O mercado global de bebidas vegetais vive uma fase de expansão, agora incluindo cereais menos convencionais. O centeio surge como nova opção, após o crescimento de soja, amêndoas e aveia, abrindo uma fronteira de valor no setor.

Um levantamento do jornal espanhol El País mostra a incorporação do centeio à nova geração de bebidas na Europa, combinando inovação industrial com valorização agrícola. O movimento reflete transformação de culturas subvalorizadas em produtos de maior valor.

Na Espanha, a bebida de centeio aparece como alternativa cremosa, nutritiva e alinhada às demandas de consumidores por saúde, sustentabilidade e diversidade alimentar. A tendência se soma ao crescimento contínuo do consumo de bebidas vegetais no país.

Embora ainda incipiente no Brasil, o movimento europeu antecipa potencial de adaptação ao contexto nacional, com impactos na cadeia agrícola e no varejo. A novidade pode incentivar cultivo e processamento local.

As bebidas vegetais já deixaram de ser nicho no Brasil: o varejo e a alimentação cotidiana incorporam essas opções, impulsionadas por lactose intolerância, dietas saudáveis e preocupações ambientais.

Dados de mercado indicam que, em 2024, o segmento de leites vegetais movimentou cerca de R$ 748 milhões no Brasil, com crescimento anual próximo de 10%. Projeções apontam para a faixa de R$ 1 bilhão até o fim da década.

Além do crescimento, observa-se diversificação de ingredientes. Hoje, além da soja, entram castanhas, coco, arroz e, sobretudo, aveia, que impulsiona inovação no setor.

A LÓGICA DA INOVAÇÃO

A introdução do centeio como bebida vegetal representa mudança na lógica de uso de culturas agrícolas. Cereais como o centeio, ainda pouco explorado no Brasil, podem ganhar protagonismo quando conectados à indústria de alimentos.

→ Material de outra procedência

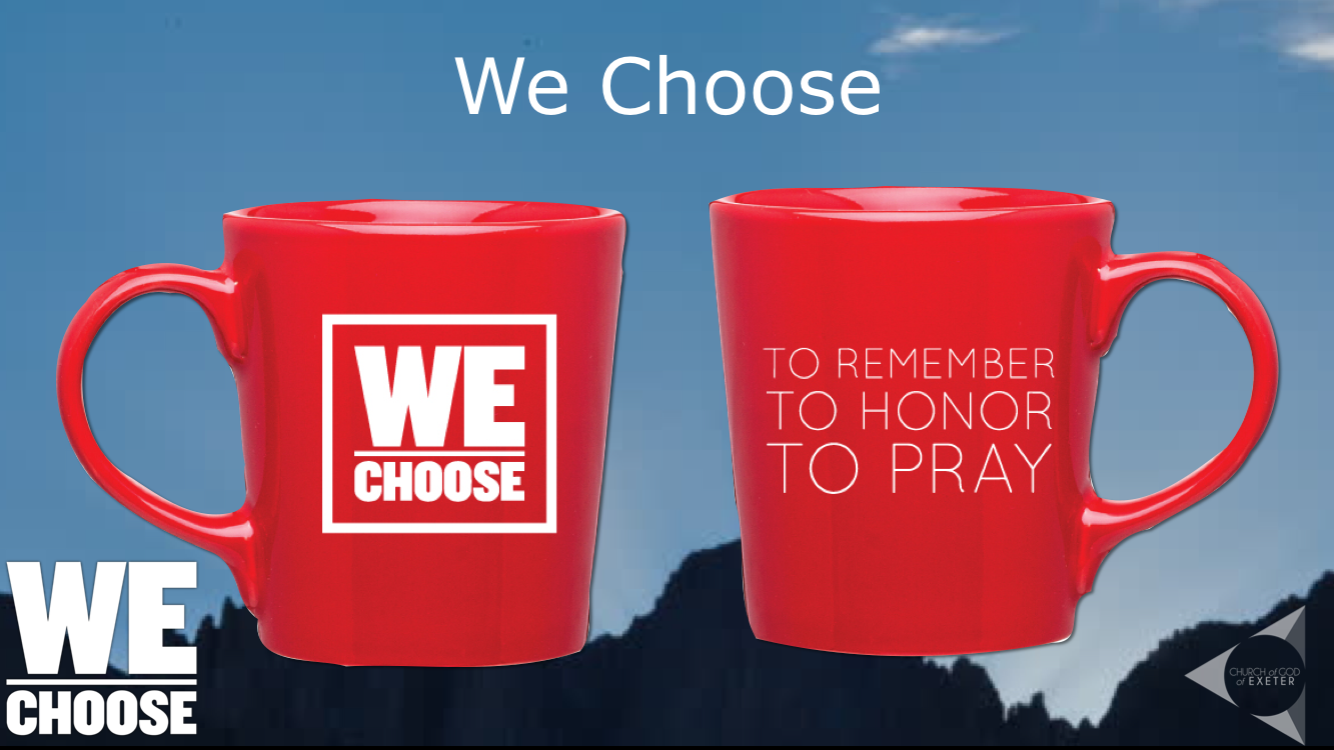 We handed out hundreds of We Choose mugs filled with tools to be agents to restore honor in Exeter.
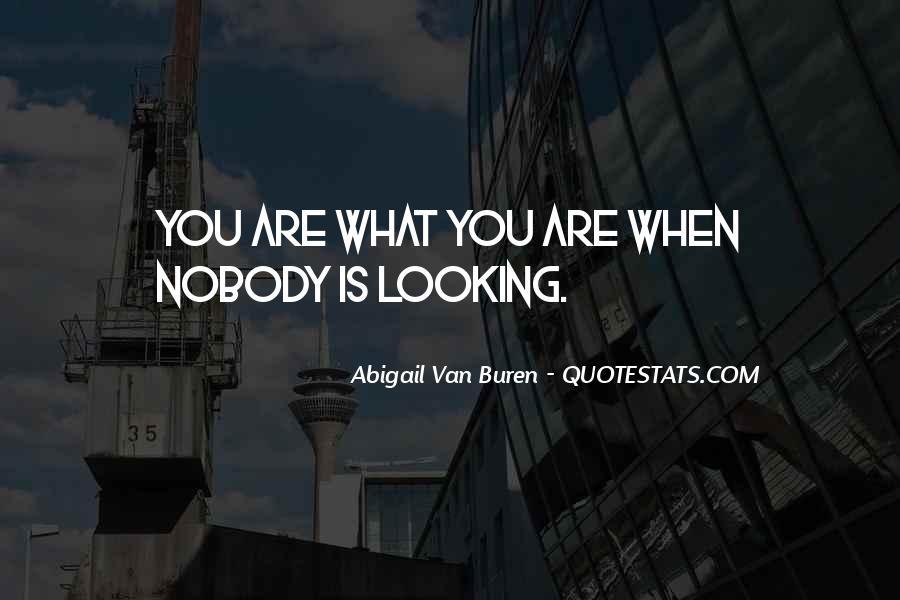 Abigail Van Buren Quotes #384754
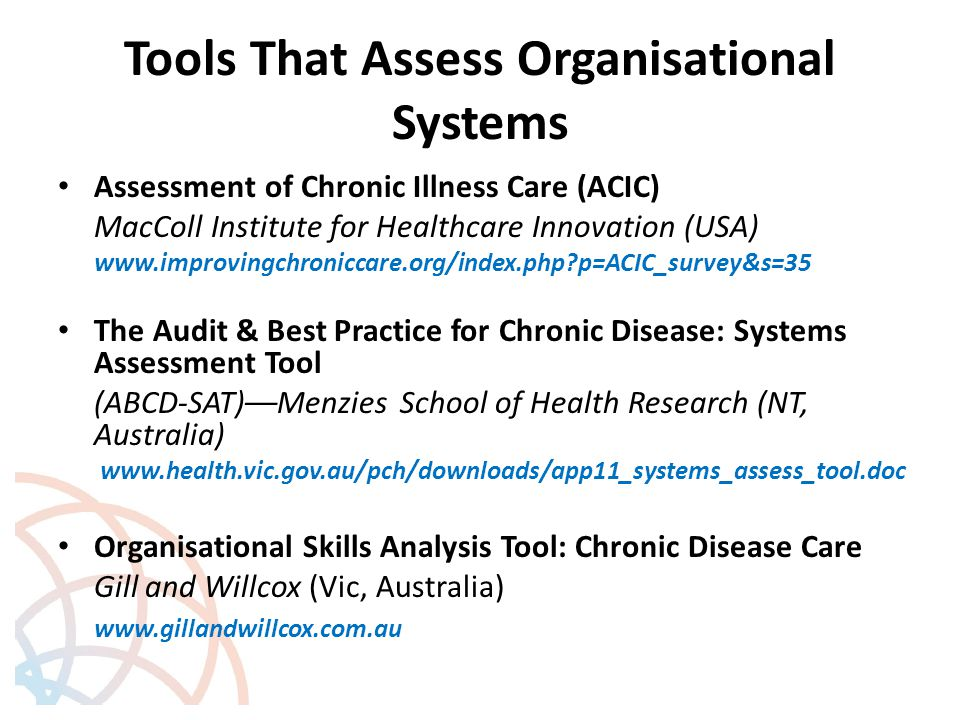 Tools That Assess Organisational Systems Assessment of Chronic Illness Care (ACIC) MacColl Institute for Healthcare Innovation (USA) www.improvingchroniccare.org/index.php p=ACIC_survey&s=35 The Audit & Best Practice for Chronic Disease: Systems Assessment Tool (ABCD ‑ SAT)––Menzies School of Health Research (NT, Australia) www.health.vic.gov.au/pch/downloads/app11_systems_assess_tool.doc Organisational Skills Analysis Tool: Chronic Disease Care Gill and Willcox (Vic, Australia) www.gillandwillcox.com.au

Na Europa, o centeio oferece resistência climática e menor necessidade de insumos, elementos que dialogam com a agenda de sustentabilidade. Isso reforça o perfil de longo prazo da categoria.

O mercado brasileiro já reage com inovação: marcas nacionais ampliam portfólio, investem em nutrição e sustentabilidade, buscando atender demanda por novas experiências de sabor.

Ao consumidor, a evolução não se resume a substituir o leite animal. Há espaço para explorar texturas, sabores e benefícios nutricionais de ingredientes não tradicionais, como o centeio.